El hospital Maria Inmaculada abre sus puertas, yo camino hasta Parson Boulevard y devoro un bisteck con fondo musical de Santos, esos merengues adoloridos: no los quiero.

Antes de llegar a casa me llama Annerys que ha conseguido un trabajo temporal de camarera, al menos para cumplir con la semana. He seguido leyendo Bomarzo, todo el camino en el tren hasta el hospital y de vuelta para casa: Vicino ha tirado la casa por la ventana para el matrimonio con Julia Farnese.

He conversado larga distancia con Los Gatos, desde Queens. La quimo de su madre empieza el viernes, hay que prender las velas y rezar. Amo esa voz dulce desde California, tal vez mejor que los aspavientos en argentino de la Roja.
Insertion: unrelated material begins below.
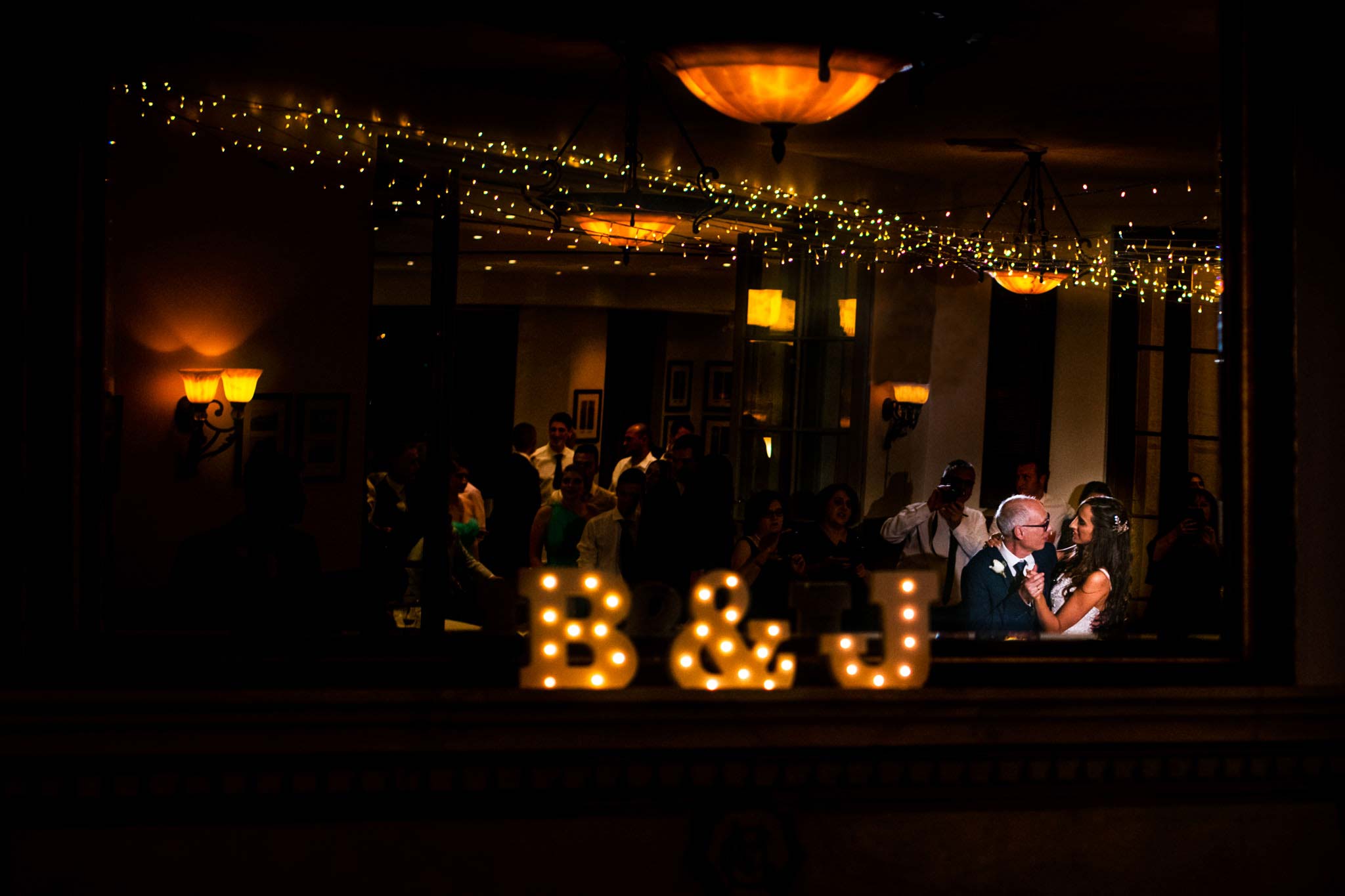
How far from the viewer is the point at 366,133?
11.0 feet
Qué se yo.

No voy a ponerme a pensar en eso ahora, pero algo va tremendamente mal y no consigo descifrarlo. Por la noche he corrido hasta Lehman para terminar las tarjetas de Sociedad Latina, Alina me ha llamado para ir al Blue Note porque hay concierto de jazz gratis. Lo malo es que el mensaje lo he escuchado casi a la medianoche, cuando alistaba la cama para empezar a ver Fear and Loathing in Las Vegas, pero los ojos se me cierran.

El control remoto por favor. Apago la tele.
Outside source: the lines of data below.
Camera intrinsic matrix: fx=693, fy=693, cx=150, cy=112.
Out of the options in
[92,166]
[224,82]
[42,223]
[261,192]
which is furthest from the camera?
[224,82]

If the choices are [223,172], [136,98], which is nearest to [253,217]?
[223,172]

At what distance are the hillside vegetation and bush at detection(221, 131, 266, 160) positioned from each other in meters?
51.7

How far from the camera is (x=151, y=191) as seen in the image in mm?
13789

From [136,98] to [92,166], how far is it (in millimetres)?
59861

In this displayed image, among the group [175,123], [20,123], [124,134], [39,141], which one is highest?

Primero de febrero y vivir a las carreras.


Lehman college campus
Originally uploaded by Ulises Gonzales.

Se empieza a notar el ritmo creciente de las obligaciones cuando comienza el ritmo decreciente de las diversiones. Tres filmes de Netflix y dos de la biblioteca aguardan pacientemente el receso. Y sin embargo quedan cosas pendientes: la web, el curso, el script del video sobre Asako, NY Street, Resina, el libro de poemas, el Bronx Journal…y puedo seguir enumerando.

 

El tiempo para escribir este diario es cada vez menos. Ya no tengo las madrugadas libres y la ropa sucia se amontona peligrosamente por varias semanas. Y sigue el clima congelado.
Lehman no es grato si lo vives a las carreras y sin embargo me las he arreglado para dar mi primera clase de comics. Bastante decente, con el web blog elaborado , con el filme que vimos sobre la historia del arte secuencial en los Estados Unidos. He invitado a la roja para salir a cenar : Wednesday night.
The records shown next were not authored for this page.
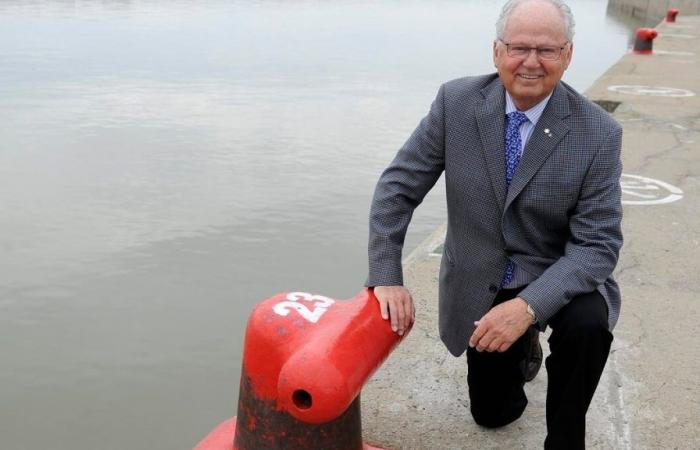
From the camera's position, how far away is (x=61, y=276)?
5375 mm

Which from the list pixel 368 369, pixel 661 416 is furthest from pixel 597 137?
pixel 661 416

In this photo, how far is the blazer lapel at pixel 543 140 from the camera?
7.90ft

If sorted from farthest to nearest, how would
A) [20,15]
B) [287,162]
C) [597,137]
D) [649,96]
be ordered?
[20,15], [649,96], [287,162], [597,137]

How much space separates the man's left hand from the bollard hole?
503mm

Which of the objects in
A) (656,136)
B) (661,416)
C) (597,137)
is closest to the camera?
(597,137)

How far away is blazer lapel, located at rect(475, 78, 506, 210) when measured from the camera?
2465mm

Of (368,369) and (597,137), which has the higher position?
(597,137)

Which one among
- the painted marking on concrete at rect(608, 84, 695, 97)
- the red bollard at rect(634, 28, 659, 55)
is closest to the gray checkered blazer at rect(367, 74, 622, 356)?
the painted marking on concrete at rect(608, 84, 695, 97)

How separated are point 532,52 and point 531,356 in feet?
3.71

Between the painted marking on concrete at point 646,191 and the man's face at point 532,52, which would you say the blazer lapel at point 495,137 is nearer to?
the man's face at point 532,52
Al terminar la clase he cruzado Manhattan para encontrarme con Annerys. Queremos ver Born in Brothels. En la revista del IFC dice que comienza la historia con la temeraria novia de un videasta y su pajonera idea acerca de un documental sobre sus experiencias con los hijos de las putas, descubriendo para ellos el misterio del lente desde los tugurizados burdeles de la India. No ha llegado Annerys pero ha venido Camilo con la historia triste de Paloma. El mail era precioso pero el desenlace fue el temido. La carta de respuesta, temblorosa pero decidida, dice que Borges afirma que al menos hay un final. Pero no hay final posible si la memoria de ella persiste sobre todo. Si ella aclara que valora inmensamente todos los momentos juntos pero que el detalle es no poder entregar amor a cambio de amor. Ella tiene la carta que falta de la baraja y no puede cambiarla. Menudo cuadro el de mi amigo cabizbajo mientras devora el pollo de chinos que no ha debido de probar. Yo acelero el metro para llegar a casa con la incertidumbre y el dilema. Me he dormido satisfecho por la cena y por lo invertido en mi curso. Me ha dolido la espalda por una madera de sobra en esta cama mal armada. En fin, ya ven que comienza el ciclo y otra vez las quejas y este diario se pone muy serio y sin referencias literarias. Antes de acostarme he seguido releyendo los mitos de los griegos y las nubes de Aristófanes sobre la culpabilidad injusta de los sofistas.